#### [Work instructions]
1. In the passage on free will, rewrite the stretch that opens with the words "There are a" and closes with "whatever we want.", swapping "day-to-day" for "everyday".
2. Pick up the passage on free will after its final sentence and write what comes next.

#### [Passage shown]
________

There are a few camps around the concept of free-will out there, and whether or not, and to what extent, we have or can exercise choice in our lives.
While I do believe that we can have free will, or free choice, I think that it is extremely difficult to achieve – even once, but especially on a regular basis – and is mostly defined by what “level” of behavior or action you choose to look at.
From the perspective of regular, day-to-day choices, we can choose whatever we want.
However, those choices will be constrained by our environment. If I live in a jungle, I cannot choose to have Golden Grahams for breakfast (let’s say that I actually know of the existence of Golden Grahams). My choice is constrained.
Within social contexts, my choice may be constrained by conditioning I received as to what is appropriate or not. I may really want to choose to go to art school, but my parents have always called art a silly thing, so I go to medical school, the way they want.
I can choose to walk or run (given that I have legs, and a nervous system that complies with that request).
Even below that, are the subtle pre-cognitive signals I receive from my environment that may color my choice in certain areas. If I see a person with a certain countenance, they trigger my mirror neurons, which creates a certain impression of that person and their intentions in my body before I am even able to make a conscious choice about who or what they are or mean to me.

________

#### [Data excerpts]
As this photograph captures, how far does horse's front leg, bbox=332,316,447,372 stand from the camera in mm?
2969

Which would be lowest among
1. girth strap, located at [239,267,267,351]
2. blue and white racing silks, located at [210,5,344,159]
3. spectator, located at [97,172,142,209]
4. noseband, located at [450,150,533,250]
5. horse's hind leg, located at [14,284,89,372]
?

________

#### [Solved problems]
1.
There are a few camps around the concept of free-will out there, and whether or not, and to what extent, we have or can exercise choice in our lives.
While I do believe that we can have free will, or free choice, I think that it is extremely difficult to achieve – even once, but especially on a regular basis – and is mostly defined by what “level” of behavior or action you choose to look at.
From the perspective of regular, everyday choices, we can choose whatever we want.

2.
On another level, my friend Mick Dodge would bring up prison. If you want to know what free will is or is not, go to prison. You’ll quickly learn the meaning. That is a very real, physical, palpable level of constraint, and quickly challenges a different, very real, level of the notion of “free will.”
In the end, these discussions are mostly mental masturbation. The concept of free will is only as meaningful as one makes it. Life continues with or without “concepts.”
This post was inspired by this article about the Japanese artist Hayao Miyazaki’s response to the iPad (and to Manga and text-messaging).
Modern technology is not “necessary” for survival or happiness. It is a tool we’ve created. Free-will, to me, is the ability to choose to be a creator or a consumer, as Miyazaki points out. The extent of your ability to choose your actions is the extent of your “free-will.” That can be constrained either by external sources (such as a prison), or by yourself (the prison of your iPad).
My issue with modern technologies is that people are used by them, instead of using them. Choose to selectively use technologies in ways that expand your sensitivity, your awareness, your abilities…or imprison yourself within them.